Download or read book The Architecture of Concepts written by Peter de Bolla and published by Fordham Univ Press. This book was released on 2013-12-02 with total page 308 pages. Available in PDF, EPUB and Kindle. Book excerpt: The Architecture of Concepts proposes a radically new way of understanding the history of ideas. Taking as its example human rights, it develops a distinctive kind of conceptual analysis that enables us to see with precision how the concept of human rights was formed in the eighteenth century. The first chapter outlines an innovative account of concepts as cultural entities. The second develops an original methodology for recovering the historical formation of the concept of human rights based on data extracted from digital archives. This enables us to track the construction of conceptual architectures over time. Having established the architecture of the concept of human rights, the book then examines two key moments in its historical formation: the First Continental Congress in 1775 and the publication of Tom Paine’s Rights of Man in 1792. Arguing that we have yet to fully understand or appreciate the consequences of the eighteenth-century invention of the concept “rights of man,” the final chapter addresses our problematic contemporary attempts to leverage human rights as the most efficacious way of achieving universal equality.
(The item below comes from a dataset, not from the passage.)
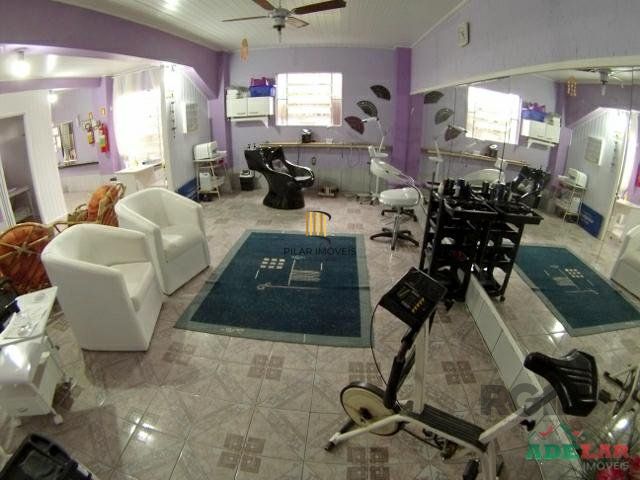 Casa 4 dormitórios no bairro Itapuã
Book The Origin of Concepts

    Book Details:
  • Author : Susan Carey
  • Publisher : Oxford Series in Cognitive Dev
  • Release : 2011
  • ISBN : 0199838801
  • Pages : 609 pages

Download or read book The Origin of Concepts written by Susan Carey and published by Oxford Series in Cognitive Dev. This book was released on 2011 with total page 609 pages. Available in PDF, EPUB and Kindle. Book excerpt: Carey begins by characterizing the innate starting point for conceptual development, namely systems of core cognition. Representations of core cognition are the output of dedicated input analyzers, as with perceptual representations, but these core representations differ from perceptual representations in having more abstract contents and richer functional roles. Carey argues that the key to understanding cognitive development lies in recognizing conceptual discontinuities in which new representational systems emerge that have more expressive power than core cognition and are also incommensurate with core cognition and other earlier representational systems. Finally, Carey fleshes out Quinian bootstrapping, a learning mechanism that has been repeatedly sketched in the literature on the history and philosophy of science. She demonstrates that Quinian bootstrapping is a major mechanism in the construction of new representational resources over the course of children's cognitive development.

Book Social Psychology

    Book Details:
  • Author : Daniel W. Barrett
  • Publisher : SAGE Publications
  • Release : 2015-12-19
  • ISBN : 1506310591
  • Pages : 697 pages

Download or read book Social Psychology written by Daniel W. Barrett and published by SAGE Publications. This book was released on 2015-12-19 with total page 697 pages. Available in PDF, EPUB and Kindle. Book excerpt: Employing a lively and accessible writing style, author Daniel W. Barrett integrates up-to-date coverage of social psychology’s core theories, concepts, and research with a discussion of emerging developments in the field—including social neuroscience and the social psychology of happiness, religion, and sustainability. Social Psychology: Core Concepts and Emerging Trends presents engaging examples, Applying Social Psychology sections, and a wealth of pedagogical features to help readers cultivate a deep understanding of the causes of social behavior.